How can they not care? What is it about this fucking town that makes everyone so callous and cold? Maybe it’s to stop themselves from feeling what I’m feeling right now: absolute terror in every cell.

 

I start to leave. On my way out, something catches my eye. Instead of walking back through the beaded curtain, I pace over to the set of cubbies where the girls stash their things while they work. Each cubbyhole is labeled with a girl’s name. Scanning down the columns, I read off each name until I see Lucila’s.

 

Her things are there. Purse, car keys, cell phone. I pick up the phone with a trembling hand and flick it open.

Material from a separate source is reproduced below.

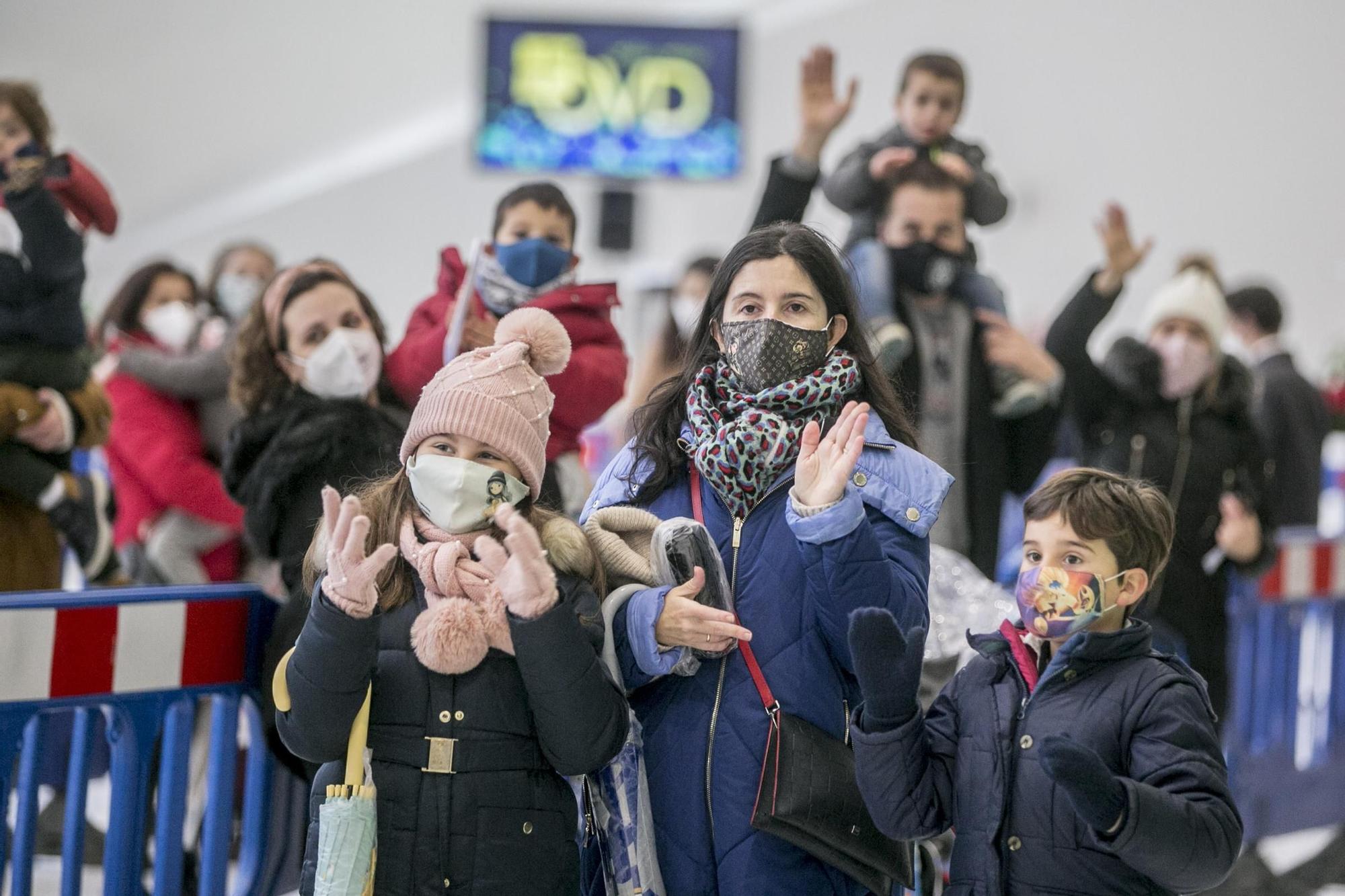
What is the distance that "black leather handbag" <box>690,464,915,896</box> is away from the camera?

A smiling infant beams back at me. His cheeks are a bright, fleshy tan. I see one snaggletooth fighting to emerge from his pink gums. This must be her son. At the top of the phone, I notice the little icon indicating a dozen missed calls.

 

Lucila would never leave her stuff like this. I set the phone down and back away slowly. I’m more scared now than ever. The nervous rumble in my stomach has become a full-fledged roar. Something happened to her. Those men took her. I don’t have proof, but deep down, I just know it to be true.

 

I don’t know how long I’ve been standing there before Eduardo pops his head through the curtain. “Rose!” he snaps. “What are you doing just standing there like a fool? Come, come!” He impatiently waves a fat hand in my direction. His bearded jowls flop as he retreats back into the main room.